Units used an 'Uber' shader that I had shared responsibility over, with my main areas of responsibility being functionality, performance, emissive behavior, and army coloring tech.
The Army Color approach was one of a dedicated tint texture authored in a DCC that would define masked areas that would override diffuse, metalness, and smoothness channels. Provided the base diffuse was a neutral grey, this would give us the latitude to recolor a surface to any PBR value via data. Emissive color maps could also optionally be forced to greyscale and have their hue and saturation shifted to a target color with an HSV conversion.
Given the complexity to author, I spent a great deal of time porting the shader behavior to multiple DCC packages, including Substance painter (GLSL + user channel pipeline), Marmoset Toolbag (custom HLSL), and Arnold (in Maya and 3DSMax). I also wrote simple tooling in Unity and worked with our tools engineers to integrate army color features into our unit authoring pipeline tools.
I built a simple tool to quickly iterate on the data and create dozens of bespoke options for us to choose from.

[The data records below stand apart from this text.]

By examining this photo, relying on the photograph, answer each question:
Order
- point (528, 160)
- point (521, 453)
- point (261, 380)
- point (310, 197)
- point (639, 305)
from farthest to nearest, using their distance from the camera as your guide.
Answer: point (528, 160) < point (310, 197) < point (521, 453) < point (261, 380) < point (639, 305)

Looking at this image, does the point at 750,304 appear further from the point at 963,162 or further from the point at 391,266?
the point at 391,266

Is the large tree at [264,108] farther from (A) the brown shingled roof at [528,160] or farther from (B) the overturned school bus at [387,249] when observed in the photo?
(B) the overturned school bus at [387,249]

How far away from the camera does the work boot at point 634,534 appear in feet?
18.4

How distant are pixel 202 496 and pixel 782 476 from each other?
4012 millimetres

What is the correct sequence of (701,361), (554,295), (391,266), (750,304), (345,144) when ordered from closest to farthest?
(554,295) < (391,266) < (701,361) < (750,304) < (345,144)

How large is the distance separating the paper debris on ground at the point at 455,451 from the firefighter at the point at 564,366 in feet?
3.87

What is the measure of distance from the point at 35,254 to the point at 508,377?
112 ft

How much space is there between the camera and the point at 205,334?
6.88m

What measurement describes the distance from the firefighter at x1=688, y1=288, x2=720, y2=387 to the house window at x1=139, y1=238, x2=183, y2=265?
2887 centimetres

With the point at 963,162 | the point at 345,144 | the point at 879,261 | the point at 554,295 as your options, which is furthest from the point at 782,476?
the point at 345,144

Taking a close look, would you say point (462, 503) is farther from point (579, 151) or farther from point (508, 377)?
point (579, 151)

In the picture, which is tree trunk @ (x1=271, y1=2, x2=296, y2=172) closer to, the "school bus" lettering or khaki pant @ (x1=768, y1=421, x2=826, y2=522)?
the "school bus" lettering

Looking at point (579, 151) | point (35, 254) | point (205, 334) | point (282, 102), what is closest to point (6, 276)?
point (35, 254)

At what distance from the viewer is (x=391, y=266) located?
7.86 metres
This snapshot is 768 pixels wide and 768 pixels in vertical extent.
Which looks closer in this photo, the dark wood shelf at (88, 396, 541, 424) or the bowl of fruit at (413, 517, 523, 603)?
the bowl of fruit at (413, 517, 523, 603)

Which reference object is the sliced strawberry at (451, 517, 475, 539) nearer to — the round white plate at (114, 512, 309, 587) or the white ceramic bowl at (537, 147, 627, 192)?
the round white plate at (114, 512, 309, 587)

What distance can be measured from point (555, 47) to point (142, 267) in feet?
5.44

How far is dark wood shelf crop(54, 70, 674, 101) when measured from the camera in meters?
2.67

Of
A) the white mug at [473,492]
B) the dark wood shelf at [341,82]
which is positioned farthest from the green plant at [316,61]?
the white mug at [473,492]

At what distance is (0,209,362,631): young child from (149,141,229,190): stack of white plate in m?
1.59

The first external shader was for Substance painter, allowing artists to paint and export masks directly without the need for guesswork.
The Marmoset custom shader included presents for our factions and overrides matching our internal data structure, giving artists direct previewing and prototyping of our shader's expected visuals.
Another implementation included Arnold for artists and external vendors.
Example of the full shader and event based texture swap in action. Note the change in liveries, damage amounts, and PBR surface types.